学校法人東京女子医科大学と株式会社デンソー、株式会社日立製作所は、国立研究開発法人日本医療研究開発機構(AMED)プロジェクトのもとで連携して行ったスマート治療室の研究・開発について、内閣府「第1回日本オープンイノベーション大賞 厚生労働大臣賞」を受賞しました。

日本オープンイノベーション大賞の概要
イノベーションの創出を巡る国際的な競争が激化する中で、研究開発等の成果を迅速に社会実装し、社会的ニーズの解決や新たな価値の創造につなげるには、組織の壁を超えて知識や技術、経営資源を組み合わせて新しい取組を推進するオープンイノベーションが重要視されています。
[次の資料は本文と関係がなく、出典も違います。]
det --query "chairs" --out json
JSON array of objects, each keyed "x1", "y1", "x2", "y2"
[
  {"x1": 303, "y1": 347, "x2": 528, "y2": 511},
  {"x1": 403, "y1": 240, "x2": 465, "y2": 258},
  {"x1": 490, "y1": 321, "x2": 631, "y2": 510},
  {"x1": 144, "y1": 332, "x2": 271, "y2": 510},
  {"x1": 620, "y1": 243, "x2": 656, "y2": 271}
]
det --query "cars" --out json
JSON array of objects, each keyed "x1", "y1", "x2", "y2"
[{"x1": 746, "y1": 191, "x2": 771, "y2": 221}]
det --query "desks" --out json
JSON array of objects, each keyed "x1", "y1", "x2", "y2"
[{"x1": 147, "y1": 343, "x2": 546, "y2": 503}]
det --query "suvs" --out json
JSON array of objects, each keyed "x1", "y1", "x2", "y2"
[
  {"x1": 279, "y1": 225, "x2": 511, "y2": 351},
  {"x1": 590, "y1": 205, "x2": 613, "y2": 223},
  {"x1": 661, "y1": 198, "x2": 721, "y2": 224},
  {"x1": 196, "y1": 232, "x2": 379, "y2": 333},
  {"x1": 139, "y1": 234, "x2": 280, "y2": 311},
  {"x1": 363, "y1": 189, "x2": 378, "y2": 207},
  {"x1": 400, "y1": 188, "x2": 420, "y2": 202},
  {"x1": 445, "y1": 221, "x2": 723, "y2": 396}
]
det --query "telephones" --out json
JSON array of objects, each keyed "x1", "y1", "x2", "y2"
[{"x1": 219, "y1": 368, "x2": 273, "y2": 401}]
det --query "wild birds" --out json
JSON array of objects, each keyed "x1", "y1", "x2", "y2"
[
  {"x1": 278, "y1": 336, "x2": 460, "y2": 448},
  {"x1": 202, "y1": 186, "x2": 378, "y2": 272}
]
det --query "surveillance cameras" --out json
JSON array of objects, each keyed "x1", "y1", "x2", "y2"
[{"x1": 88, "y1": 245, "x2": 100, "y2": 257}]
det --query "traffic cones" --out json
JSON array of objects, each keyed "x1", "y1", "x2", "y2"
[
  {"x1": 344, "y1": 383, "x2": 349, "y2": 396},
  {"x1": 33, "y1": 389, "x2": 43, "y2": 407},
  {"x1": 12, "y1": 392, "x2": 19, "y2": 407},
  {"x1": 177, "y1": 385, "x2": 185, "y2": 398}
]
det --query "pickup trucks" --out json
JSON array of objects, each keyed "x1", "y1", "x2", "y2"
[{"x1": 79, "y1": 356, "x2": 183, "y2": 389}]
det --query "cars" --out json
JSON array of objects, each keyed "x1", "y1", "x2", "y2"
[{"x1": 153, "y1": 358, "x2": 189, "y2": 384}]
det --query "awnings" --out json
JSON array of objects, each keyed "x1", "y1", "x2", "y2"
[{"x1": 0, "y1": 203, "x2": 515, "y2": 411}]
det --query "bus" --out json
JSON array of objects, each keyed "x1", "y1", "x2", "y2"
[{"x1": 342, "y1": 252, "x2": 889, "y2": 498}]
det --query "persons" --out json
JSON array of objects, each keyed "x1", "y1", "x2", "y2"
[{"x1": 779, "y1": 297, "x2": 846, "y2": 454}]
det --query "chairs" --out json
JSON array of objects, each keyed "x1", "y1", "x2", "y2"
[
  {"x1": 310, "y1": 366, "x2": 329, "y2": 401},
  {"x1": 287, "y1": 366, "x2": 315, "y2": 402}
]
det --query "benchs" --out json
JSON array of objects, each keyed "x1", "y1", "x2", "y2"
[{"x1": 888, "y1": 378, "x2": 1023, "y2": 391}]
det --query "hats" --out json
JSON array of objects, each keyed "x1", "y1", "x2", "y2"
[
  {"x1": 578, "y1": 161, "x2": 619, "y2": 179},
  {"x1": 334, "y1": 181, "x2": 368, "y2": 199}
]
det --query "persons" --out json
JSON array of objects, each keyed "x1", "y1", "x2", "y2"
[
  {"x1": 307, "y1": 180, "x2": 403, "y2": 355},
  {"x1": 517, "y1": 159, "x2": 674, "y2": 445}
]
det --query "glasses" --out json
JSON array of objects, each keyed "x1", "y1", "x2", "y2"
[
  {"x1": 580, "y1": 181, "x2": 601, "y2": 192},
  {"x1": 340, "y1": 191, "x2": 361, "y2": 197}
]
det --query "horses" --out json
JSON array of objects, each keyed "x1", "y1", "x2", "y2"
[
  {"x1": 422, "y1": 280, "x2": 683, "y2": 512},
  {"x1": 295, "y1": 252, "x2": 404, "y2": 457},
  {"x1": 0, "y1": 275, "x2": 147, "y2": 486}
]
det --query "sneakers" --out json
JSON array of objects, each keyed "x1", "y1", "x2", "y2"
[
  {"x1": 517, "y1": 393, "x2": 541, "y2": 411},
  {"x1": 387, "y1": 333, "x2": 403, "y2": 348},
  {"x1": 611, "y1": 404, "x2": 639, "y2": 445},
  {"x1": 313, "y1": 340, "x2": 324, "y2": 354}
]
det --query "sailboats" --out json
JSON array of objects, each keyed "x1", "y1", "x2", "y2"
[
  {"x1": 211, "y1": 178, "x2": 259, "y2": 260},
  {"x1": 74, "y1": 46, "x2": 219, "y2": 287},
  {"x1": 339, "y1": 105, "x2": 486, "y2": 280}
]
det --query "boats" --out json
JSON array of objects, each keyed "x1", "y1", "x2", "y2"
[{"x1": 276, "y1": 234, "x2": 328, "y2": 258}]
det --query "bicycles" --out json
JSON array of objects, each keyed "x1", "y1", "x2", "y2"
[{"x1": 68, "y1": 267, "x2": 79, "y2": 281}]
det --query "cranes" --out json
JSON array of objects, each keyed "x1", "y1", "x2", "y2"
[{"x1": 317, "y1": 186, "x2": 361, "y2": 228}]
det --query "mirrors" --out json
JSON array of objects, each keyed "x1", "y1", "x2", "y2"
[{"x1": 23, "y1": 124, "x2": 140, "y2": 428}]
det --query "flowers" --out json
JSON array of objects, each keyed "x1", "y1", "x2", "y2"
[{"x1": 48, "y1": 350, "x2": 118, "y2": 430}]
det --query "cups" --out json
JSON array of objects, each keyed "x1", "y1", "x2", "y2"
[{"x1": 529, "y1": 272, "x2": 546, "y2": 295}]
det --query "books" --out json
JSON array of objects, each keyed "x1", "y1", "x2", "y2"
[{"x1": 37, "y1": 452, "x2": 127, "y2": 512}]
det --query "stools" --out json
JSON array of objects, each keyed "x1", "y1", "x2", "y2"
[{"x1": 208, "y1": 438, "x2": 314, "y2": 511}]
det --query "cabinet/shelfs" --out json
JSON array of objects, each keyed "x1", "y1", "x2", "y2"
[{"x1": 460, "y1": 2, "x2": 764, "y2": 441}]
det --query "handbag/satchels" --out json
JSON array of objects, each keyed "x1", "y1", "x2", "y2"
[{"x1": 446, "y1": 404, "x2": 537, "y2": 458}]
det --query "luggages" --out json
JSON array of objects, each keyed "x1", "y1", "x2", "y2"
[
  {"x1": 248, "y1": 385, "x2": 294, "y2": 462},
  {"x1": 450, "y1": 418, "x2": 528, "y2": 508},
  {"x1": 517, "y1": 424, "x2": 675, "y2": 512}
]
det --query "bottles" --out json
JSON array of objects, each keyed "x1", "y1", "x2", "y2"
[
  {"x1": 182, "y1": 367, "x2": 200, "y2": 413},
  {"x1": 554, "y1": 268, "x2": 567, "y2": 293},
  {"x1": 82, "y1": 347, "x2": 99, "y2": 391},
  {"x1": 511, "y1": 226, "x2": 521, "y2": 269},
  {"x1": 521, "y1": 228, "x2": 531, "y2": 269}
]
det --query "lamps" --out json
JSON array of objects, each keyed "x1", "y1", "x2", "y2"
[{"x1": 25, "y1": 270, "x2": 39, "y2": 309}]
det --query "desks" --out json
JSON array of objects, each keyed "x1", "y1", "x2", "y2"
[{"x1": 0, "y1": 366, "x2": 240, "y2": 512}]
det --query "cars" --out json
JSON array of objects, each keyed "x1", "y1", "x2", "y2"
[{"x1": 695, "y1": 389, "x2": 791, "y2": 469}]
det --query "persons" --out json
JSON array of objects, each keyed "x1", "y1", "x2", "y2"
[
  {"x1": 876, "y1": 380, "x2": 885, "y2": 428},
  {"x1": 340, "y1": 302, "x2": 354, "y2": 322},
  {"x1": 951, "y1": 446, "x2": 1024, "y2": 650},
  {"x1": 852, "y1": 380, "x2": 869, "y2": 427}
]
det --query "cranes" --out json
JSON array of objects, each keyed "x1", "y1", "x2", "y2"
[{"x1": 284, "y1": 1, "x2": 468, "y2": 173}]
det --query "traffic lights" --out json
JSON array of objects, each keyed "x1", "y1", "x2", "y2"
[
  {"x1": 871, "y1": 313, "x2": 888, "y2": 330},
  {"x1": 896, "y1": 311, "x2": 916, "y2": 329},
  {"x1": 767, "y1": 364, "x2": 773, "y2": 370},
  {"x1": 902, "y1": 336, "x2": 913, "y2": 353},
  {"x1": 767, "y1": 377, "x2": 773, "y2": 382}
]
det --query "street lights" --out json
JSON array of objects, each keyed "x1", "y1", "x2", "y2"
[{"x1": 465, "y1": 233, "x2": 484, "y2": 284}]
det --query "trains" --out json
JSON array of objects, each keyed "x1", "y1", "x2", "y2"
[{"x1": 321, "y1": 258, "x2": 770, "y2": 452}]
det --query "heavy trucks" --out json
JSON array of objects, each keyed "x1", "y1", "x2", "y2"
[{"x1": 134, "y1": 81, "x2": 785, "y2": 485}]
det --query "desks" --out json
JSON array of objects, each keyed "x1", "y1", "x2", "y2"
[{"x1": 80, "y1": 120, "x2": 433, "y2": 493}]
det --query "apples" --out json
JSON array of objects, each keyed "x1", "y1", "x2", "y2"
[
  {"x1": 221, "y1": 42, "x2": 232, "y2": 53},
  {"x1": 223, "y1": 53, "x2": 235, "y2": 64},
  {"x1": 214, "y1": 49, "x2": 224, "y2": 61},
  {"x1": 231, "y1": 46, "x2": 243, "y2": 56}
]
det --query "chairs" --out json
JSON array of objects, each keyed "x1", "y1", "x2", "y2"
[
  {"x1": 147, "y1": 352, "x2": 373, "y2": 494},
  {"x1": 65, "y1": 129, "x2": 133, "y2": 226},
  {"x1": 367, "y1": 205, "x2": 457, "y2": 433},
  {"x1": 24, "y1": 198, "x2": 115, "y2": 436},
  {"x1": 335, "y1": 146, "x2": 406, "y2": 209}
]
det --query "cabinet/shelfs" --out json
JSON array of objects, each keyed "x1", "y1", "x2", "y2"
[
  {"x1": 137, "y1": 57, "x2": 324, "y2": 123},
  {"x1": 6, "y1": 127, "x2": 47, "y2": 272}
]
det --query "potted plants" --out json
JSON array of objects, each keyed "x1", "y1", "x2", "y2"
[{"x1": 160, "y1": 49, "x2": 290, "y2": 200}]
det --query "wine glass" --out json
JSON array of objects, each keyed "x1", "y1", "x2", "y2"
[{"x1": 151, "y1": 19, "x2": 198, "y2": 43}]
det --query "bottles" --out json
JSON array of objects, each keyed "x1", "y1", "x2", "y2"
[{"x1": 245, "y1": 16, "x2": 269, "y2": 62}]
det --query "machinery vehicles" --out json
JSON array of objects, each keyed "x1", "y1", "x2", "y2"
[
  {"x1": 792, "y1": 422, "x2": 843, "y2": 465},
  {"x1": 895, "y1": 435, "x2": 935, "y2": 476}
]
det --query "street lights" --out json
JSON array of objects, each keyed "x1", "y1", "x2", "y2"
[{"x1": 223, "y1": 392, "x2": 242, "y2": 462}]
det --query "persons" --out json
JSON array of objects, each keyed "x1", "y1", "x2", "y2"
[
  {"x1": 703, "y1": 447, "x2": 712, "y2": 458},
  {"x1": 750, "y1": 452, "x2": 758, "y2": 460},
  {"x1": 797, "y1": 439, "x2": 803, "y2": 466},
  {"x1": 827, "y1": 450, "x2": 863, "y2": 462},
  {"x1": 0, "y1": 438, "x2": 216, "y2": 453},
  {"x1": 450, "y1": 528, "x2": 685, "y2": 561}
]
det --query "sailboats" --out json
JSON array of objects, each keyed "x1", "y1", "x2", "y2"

我が国のオープンイノベーションを推進するため、今後のロールモデルとして期待される先導性や独創性の高い取組を表彰する「日本オープンイノベーション大賞」が新設されました。
→日本オープンイノベーション大賞(内閣府ウェブサイト)

今回の表彰内容
・受賞した賞:第1回日本オープンイノベーション大賞 厚生労働大臣賞
・受賞案件名:医療のIoT化を実現するスマート治療室「SCOT®」*1の開発
・受賞者: 村垣善浩(東京女子医科大学先端生命医科学研究所 教授)
岡本淳 (東京女子医科大学先端生命医科学研究所 特任講師)
正宗賢 (東京女子医科大学先端生命医科学研究所 教授)
奥田英樹((株)デンソー 社会ソリューション事業推進部メディカル事業室 室長)
中西彰 ((株)日立製作所 ヘルスケアビジネスユニット外科治療ソリューション本部 本部長)

スマート治療室「SCOT®」開発の概要
従来の手術室の役割は滅菌環境の提供であり、多数の機器はスタンドアロンで運用されていましたが、治療効果向上とリスク低減を両立するため、治療空間自体が一体のシステムとなるスマート治療室「SCOT®」をAMED支援のもと、5 大学11企業の連携により開発しています。これまでに機器をパッケージ化した基本版(広島大学)で手術を30例、開発したミドルウェア(OPeLiNK®)*2によりネットワーク化した標準版(信州大学)で手術を4例施行しました。2018年度中に高機能版(東京女子医科大学)を導入予定です。OPeLiNK®を使用することにより、各機器の出力データをミドルウェアで「標準化」し、常に同じフォーマットのデータをデバイス非依存で提供することができます。本技術開発により、世界の健康医療に貢献し、Society5.0を実現する相互運用性の高い医療情報基盤を構築していきます。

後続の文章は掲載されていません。